(Raw listing)

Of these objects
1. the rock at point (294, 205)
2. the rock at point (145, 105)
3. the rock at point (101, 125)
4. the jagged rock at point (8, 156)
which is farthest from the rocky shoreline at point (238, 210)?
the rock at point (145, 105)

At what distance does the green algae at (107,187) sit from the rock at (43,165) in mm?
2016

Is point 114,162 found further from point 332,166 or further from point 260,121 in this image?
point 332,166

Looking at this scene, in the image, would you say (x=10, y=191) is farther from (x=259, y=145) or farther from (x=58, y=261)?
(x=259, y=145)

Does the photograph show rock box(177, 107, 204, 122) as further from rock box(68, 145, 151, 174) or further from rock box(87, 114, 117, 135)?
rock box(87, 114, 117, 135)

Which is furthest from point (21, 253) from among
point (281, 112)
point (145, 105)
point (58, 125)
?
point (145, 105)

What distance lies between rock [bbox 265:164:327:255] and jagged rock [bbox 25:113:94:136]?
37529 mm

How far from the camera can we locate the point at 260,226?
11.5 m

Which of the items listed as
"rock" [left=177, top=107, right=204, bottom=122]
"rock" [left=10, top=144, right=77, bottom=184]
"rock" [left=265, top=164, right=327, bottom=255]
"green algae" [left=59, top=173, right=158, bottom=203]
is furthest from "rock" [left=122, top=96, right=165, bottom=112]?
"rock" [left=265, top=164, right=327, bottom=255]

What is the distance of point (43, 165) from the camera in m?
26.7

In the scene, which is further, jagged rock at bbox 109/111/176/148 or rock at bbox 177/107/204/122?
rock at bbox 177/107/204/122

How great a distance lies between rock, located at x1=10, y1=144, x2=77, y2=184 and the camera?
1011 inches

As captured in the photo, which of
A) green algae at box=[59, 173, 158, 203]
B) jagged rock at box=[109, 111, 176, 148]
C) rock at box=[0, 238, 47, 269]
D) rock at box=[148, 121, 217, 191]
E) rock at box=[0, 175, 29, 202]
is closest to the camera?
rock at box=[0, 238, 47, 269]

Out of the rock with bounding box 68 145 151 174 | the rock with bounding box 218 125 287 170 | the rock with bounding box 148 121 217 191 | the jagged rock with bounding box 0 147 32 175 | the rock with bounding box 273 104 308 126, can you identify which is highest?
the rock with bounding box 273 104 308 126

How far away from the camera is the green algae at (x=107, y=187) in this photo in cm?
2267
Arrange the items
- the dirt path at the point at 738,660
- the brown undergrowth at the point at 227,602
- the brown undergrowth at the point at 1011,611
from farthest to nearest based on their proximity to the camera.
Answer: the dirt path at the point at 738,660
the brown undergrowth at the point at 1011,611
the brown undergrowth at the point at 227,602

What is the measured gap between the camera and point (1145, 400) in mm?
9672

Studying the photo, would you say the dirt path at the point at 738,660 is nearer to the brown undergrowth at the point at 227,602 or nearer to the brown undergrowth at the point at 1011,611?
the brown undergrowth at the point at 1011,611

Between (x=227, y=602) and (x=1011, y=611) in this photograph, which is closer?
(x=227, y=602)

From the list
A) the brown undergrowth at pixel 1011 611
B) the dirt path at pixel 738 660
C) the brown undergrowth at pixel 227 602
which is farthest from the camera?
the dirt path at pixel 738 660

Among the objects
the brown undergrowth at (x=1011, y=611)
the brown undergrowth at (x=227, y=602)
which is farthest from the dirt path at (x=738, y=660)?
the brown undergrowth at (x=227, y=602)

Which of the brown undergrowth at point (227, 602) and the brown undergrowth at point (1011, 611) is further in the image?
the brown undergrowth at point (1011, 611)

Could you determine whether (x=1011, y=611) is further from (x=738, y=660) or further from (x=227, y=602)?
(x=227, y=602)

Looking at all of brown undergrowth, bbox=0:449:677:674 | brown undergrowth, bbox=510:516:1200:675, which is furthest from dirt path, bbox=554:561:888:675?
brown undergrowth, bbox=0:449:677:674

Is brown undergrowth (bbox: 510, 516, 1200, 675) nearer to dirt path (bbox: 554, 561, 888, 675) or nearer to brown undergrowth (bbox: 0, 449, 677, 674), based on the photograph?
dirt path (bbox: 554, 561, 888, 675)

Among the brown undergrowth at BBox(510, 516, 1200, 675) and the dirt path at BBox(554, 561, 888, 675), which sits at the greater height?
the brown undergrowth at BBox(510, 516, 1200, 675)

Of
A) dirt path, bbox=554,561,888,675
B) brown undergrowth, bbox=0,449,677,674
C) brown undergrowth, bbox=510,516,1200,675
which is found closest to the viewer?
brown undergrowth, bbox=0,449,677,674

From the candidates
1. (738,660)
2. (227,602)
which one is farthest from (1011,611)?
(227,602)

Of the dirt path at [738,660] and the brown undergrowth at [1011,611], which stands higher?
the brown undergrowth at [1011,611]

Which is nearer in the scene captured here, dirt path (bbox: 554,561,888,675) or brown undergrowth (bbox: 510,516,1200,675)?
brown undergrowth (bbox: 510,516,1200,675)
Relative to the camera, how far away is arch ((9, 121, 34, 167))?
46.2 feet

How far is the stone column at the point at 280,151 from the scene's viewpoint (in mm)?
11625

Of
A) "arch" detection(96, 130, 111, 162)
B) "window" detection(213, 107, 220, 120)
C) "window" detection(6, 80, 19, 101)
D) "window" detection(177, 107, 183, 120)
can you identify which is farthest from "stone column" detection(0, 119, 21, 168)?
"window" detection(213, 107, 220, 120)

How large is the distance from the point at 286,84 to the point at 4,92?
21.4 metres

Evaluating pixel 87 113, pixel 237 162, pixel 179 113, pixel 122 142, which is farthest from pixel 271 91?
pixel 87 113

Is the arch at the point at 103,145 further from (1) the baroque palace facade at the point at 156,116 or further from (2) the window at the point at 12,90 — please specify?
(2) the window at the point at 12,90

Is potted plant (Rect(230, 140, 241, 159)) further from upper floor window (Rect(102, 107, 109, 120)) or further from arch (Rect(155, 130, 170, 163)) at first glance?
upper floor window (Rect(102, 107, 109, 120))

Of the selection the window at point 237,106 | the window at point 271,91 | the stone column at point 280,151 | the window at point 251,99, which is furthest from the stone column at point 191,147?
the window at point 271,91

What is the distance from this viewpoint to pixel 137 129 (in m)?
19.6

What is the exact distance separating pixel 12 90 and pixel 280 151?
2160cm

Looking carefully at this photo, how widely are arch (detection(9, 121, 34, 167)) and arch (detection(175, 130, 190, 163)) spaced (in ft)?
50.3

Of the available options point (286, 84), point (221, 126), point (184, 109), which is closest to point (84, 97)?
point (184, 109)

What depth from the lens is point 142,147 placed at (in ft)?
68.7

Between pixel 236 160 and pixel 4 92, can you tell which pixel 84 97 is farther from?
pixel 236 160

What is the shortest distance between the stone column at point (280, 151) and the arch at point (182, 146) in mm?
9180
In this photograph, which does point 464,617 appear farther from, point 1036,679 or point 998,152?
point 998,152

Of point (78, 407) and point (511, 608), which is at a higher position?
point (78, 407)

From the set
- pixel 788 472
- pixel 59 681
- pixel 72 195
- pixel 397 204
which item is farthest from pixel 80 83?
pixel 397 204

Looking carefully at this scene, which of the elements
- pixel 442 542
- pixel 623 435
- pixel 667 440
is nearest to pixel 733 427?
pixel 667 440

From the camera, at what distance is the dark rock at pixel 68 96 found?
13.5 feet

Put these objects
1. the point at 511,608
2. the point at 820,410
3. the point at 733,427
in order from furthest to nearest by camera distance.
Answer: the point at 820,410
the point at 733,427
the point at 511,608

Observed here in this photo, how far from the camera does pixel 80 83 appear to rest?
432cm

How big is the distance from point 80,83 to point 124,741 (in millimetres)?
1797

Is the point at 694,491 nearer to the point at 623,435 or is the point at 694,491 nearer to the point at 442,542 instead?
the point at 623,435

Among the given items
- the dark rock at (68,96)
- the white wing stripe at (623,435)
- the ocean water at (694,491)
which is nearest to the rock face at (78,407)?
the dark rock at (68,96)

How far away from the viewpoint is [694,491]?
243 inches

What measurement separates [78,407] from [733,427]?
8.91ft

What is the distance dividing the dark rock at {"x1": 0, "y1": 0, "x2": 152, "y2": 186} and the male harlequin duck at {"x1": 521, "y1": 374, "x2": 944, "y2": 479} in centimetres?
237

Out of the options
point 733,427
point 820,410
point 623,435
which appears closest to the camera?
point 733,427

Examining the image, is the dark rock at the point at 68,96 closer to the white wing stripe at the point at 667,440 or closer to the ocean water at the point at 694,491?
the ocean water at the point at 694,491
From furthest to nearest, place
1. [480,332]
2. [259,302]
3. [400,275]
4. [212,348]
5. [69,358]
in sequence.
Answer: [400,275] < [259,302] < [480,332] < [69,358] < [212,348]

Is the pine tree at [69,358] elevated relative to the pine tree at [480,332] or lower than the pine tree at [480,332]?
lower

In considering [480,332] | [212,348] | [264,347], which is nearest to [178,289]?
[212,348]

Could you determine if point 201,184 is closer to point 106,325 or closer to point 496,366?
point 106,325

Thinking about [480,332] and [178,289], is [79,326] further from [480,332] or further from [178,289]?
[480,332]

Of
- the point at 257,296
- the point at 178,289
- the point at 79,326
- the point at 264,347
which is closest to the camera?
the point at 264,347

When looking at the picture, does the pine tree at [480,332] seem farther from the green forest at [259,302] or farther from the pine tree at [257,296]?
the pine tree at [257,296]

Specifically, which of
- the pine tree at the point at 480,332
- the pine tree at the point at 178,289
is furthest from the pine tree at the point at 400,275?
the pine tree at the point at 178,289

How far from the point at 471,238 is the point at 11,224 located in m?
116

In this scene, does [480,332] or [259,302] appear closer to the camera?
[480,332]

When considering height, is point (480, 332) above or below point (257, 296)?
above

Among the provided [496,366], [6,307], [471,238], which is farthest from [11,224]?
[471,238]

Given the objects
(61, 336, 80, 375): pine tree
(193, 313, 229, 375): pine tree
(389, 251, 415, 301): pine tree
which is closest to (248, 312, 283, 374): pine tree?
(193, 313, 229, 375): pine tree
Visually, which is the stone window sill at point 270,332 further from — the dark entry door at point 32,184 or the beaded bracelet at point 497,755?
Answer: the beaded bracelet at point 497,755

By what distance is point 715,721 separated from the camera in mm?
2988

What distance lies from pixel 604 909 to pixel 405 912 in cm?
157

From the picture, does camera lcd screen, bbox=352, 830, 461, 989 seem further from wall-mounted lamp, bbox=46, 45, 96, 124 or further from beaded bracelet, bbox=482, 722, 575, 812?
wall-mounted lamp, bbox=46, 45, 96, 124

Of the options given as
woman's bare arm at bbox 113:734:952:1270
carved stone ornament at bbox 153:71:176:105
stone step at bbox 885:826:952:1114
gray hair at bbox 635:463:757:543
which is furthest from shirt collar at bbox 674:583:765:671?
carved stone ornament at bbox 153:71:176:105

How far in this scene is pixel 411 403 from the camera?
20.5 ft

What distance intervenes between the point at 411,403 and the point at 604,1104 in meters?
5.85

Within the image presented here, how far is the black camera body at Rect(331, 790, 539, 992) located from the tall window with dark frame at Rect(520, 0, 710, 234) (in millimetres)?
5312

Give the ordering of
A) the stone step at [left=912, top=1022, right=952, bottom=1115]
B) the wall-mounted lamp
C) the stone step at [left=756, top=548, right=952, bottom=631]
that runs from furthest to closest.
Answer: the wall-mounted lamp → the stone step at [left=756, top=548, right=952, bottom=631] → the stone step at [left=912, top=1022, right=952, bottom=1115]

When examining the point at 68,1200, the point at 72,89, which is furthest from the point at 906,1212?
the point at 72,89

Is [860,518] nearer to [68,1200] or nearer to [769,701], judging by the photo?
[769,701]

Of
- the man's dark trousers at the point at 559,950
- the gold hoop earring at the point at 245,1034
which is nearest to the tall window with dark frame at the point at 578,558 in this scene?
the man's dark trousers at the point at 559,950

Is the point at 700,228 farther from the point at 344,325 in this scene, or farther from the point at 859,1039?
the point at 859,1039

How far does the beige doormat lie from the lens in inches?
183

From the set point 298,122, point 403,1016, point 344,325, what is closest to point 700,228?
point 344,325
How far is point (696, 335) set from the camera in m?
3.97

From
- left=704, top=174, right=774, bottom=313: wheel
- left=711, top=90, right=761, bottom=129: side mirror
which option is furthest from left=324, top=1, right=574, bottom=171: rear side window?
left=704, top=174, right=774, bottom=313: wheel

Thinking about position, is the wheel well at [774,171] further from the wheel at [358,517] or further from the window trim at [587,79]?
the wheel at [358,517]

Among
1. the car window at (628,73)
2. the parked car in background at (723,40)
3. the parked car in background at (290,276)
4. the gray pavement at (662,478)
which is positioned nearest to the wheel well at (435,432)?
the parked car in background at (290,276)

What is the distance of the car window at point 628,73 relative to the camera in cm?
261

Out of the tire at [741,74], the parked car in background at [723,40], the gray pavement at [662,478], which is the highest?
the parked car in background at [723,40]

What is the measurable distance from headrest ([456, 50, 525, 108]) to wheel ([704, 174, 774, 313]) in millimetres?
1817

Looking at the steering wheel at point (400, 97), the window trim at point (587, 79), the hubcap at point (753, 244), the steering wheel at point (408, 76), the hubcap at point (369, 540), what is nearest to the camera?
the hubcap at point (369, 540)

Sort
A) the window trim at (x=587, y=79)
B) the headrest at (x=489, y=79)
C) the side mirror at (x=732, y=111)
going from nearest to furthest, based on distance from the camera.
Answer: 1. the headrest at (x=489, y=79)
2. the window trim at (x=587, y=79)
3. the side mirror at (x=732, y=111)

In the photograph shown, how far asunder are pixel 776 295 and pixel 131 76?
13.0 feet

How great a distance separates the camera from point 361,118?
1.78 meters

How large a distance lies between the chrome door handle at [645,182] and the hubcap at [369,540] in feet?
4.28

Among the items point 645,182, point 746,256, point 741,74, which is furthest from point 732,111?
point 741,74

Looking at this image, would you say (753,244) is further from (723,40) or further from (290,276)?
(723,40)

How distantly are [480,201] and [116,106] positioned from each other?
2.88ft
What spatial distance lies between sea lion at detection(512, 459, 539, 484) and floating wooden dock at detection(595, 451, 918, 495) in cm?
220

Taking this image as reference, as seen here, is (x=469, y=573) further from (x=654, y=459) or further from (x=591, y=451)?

- _What is expected_: Locate every line in the listing above that contains the string "wing", and copy each of those lines out in full.

- _Finished answer_:
- the white wing stripe at (623,435)
Examining the image, is the dark rock at the point at 68,96 closer to the white wing stripe at the point at 667,440 or closer to the ocean water at the point at 694,491?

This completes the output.